[PROBLEM TO WORK ON]:
Below are some records; return each one exactly.

::::

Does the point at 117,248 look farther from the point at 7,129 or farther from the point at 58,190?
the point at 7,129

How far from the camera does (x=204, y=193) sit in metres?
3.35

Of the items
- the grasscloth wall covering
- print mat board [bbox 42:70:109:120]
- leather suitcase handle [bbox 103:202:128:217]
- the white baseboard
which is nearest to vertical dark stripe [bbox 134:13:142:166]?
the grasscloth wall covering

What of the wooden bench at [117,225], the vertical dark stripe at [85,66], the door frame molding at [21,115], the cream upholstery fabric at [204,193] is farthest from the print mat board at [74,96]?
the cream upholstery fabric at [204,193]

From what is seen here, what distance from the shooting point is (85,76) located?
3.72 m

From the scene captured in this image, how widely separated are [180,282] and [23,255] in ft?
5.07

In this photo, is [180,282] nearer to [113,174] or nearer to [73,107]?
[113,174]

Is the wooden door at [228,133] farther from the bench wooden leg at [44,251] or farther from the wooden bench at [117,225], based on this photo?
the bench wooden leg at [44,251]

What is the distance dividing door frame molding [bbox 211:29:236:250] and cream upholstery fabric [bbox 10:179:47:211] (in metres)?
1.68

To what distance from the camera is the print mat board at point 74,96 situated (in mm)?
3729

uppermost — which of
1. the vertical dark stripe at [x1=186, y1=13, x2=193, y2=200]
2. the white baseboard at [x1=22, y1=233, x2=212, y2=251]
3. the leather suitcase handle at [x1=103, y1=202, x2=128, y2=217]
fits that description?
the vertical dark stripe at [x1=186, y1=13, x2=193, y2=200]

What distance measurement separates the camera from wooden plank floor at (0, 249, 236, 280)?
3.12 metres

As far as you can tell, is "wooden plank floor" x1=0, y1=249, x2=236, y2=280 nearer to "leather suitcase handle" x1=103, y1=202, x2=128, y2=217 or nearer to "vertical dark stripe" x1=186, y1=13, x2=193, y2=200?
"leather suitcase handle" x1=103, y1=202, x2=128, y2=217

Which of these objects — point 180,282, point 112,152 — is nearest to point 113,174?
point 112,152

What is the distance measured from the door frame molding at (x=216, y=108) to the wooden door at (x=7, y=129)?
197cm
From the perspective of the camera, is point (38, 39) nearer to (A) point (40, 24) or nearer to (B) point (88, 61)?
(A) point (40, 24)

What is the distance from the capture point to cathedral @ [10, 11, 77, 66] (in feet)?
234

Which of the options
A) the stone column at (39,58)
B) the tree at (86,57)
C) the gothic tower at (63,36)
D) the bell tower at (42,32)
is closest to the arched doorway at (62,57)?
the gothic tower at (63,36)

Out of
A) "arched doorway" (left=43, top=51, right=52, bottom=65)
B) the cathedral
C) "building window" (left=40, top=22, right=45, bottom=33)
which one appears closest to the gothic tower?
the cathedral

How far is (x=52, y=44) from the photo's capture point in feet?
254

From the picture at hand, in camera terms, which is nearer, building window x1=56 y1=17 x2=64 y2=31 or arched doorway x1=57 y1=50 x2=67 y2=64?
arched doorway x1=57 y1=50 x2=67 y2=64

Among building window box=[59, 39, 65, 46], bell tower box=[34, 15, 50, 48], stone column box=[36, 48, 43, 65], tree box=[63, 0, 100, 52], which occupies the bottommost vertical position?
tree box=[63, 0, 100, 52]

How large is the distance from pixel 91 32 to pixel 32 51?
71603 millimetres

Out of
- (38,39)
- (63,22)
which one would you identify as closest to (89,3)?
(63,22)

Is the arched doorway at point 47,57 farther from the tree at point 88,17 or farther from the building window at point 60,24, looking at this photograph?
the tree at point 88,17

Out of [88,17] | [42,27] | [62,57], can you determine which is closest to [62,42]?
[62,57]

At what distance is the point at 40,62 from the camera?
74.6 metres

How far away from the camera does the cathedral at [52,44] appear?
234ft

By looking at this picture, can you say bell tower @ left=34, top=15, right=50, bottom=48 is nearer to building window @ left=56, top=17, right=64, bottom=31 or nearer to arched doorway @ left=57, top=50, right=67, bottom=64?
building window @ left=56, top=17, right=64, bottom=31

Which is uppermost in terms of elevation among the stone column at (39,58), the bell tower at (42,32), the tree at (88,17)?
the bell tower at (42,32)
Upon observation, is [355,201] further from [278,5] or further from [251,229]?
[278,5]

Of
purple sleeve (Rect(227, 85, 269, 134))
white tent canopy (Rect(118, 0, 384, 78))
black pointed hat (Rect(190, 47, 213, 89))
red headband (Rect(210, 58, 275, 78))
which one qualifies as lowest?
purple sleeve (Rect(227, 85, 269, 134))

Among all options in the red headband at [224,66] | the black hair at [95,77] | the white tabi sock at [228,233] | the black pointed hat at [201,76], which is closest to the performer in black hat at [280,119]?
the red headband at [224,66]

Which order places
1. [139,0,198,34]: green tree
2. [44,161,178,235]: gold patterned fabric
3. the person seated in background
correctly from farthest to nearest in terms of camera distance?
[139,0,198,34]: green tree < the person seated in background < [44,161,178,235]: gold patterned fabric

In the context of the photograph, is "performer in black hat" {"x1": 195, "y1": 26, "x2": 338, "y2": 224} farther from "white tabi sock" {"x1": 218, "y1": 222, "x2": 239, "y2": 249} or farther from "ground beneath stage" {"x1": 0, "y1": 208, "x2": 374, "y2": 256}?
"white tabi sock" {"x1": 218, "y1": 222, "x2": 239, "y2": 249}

::::

[COMPLETE ANSWER]:
Does the point at 117,248 look farther from the point at 7,129 or farther from the point at 58,190?
the point at 7,129

How far from the camera does (x=204, y=193) sit in metres?
3.35

Of the items
- the grasscloth wall covering
- print mat board [bbox 42:70:109:120]
- leather suitcase handle [bbox 103:202:128:217]
- the white baseboard
which is nearest to vertical dark stripe [bbox 134:13:142:166]?
the grasscloth wall covering

What of the wooden bench at [117,225], the vertical dark stripe at [85,66], the door frame molding at [21,115], the cream upholstery fabric at [204,193] is farthest from the print mat board at [74,96]?
the cream upholstery fabric at [204,193]

From what is seen here, what distance from the shooting point is (85,76) located?
3.72 m

From the scene captured in this image, how widely separated are [180,282] and [23,255] in ft?
5.07

In this photo, is [180,282] nearer to [113,174] or nearer to [73,107]?
[113,174]

Is the wooden door at [228,133] farther from the bench wooden leg at [44,251] or farther from the wooden bench at [117,225], based on this photo?
the bench wooden leg at [44,251]

What is the distance dividing door frame molding [bbox 211:29:236:250] and cream upholstery fabric [bbox 10:179:47:211] (in metres)?
1.68

To what distance from the camera is the print mat board at point 74,96 situated (in mm)?
3729

uppermost — which of
1. the vertical dark stripe at [x1=186, y1=13, x2=193, y2=200]
2. the white baseboard at [x1=22, y1=233, x2=212, y2=251]
3. the leather suitcase handle at [x1=103, y1=202, x2=128, y2=217]
fits that description?
the vertical dark stripe at [x1=186, y1=13, x2=193, y2=200]

What distance measurement separates the camera from wooden plank floor at (0, 249, 236, 280)?
3.12 metres

As far as you can tell, is "wooden plank floor" x1=0, y1=249, x2=236, y2=280 nearer to "leather suitcase handle" x1=103, y1=202, x2=128, y2=217 or nearer to "vertical dark stripe" x1=186, y1=13, x2=193, y2=200?
"leather suitcase handle" x1=103, y1=202, x2=128, y2=217

Which of these objects — point 180,282, point 112,152 — is nearest to point 113,174?
point 112,152

What is the distance measured from the door frame molding at (x=216, y=108) to the wooden door at (x=7, y=129)?
197cm
From the perspective of the camera, is point (38, 39) nearer to (A) point (40, 24) or nearer to (B) point (88, 61)?
(A) point (40, 24)

What is the distance from the capture point to cathedral @ [10, 11, 77, 66] (in feet)?
234

Which of the options
A) the stone column at (39,58)
B) the tree at (86,57)
C) the gothic tower at (63,36)
D) the bell tower at (42,32)
is closest to the arched doorway at (62,57)?
the gothic tower at (63,36)

Out of
A) "arched doorway" (left=43, top=51, right=52, bottom=65)
B) the cathedral
C) "building window" (left=40, top=22, right=45, bottom=33)
which one appears closest to the gothic tower?
the cathedral

How far is (x=52, y=44) from the photo's capture point in feet?
254

From the picture at hand, in camera terms, which is nearer, building window x1=56 y1=17 x2=64 y2=31 or arched doorway x1=57 y1=50 x2=67 y2=64?
arched doorway x1=57 y1=50 x2=67 y2=64

Among building window box=[59, 39, 65, 46], bell tower box=[34, 15, 50, 48], stone column box=[36, 48, 43, 65], tree box=[63, 0, 100, 52], which occupies the bottommost vertical position?
tree box=[63, 0, 100, 52]

How large is the distance from pixel 91 32 to pixel 32 51?
71603 millimetres

Out of
- (38,39)
- (63,22)
which one would you identify as closest to (89,3)?
(63,22)

Is the arched doorway at point 47,57 farther from the tree at point 88,17 or farther from the building window at point 60,24, looking at this photograph?
the tree at point 88,17

Out of [88,17] | [42,27] | [62,57], can you determine which is closest to [62,42]?
[62,57]

At what distance is the point at 40,62 from the camera?
74.6 metres

How far away from the camera does the cathedral at [52,44] appear?
234ft

By looking at this picture, can you say bell tower @ left=34, top=15, right=50, bottom=48 is nearer to building window @ left=56, top=17, right=64, bottom=31 or nearer to arched doorway @ left=57, top=50, right=67, bottom=64?
building window @ left=56, top=17, right=64, bottom=31

Which is uppermost in terms of elevation among the stone column at (39,58), the bell tower at (42,32), the tree at (88,17)?
the bell tower at (42,32)
Upon observation, is [355,201] further from [278,5] or further from [251,229]?
[278,5]

Of
purple sleeve (Rect(227, 85, 269, 134))
white tent canopy (Rect(118, 0, 384, 78))
black pointed hat (Rect(190, 47, 213, 89))
red headband (Rect(210, 58, 275, 78))
which one qualifies as lowest?
purple sleeve (Rect(227, 85, 269, 134))

Among all options in the red headband at [224,66] | the black hair at [95,77] | the white tabi sock at [228,233] | the black pointed hat at [201,76], which is closest to the performer in black hat at [280,119]?
the red headband at [224,66]

Which order places
1. [139,0,198,34]: green tree
2. [44,161,178,235]: gold patterned fabric
3. the person seated in background
correctly from farthest to nearest in terms of camera distance?
[139,0,198,34]: green tree < the person seated in background < [44,161,178,235]: gold patterned fabric

In the context of the photograph, is "performer in black hat" {"x1": 195, "y1": 26, "x2": 338, "y2": 224} farther from "white tabi sock" {"x1": 218, "y1": 222, "x2": 239, "y2": 249} or farther from "ground beneath stage" {"x1": 0, "y1": 208, "x2": 374, "y2": 256}?
"white tabi sock" {"x1": 218, "y1": 222, "x2": 239, "y2": 249}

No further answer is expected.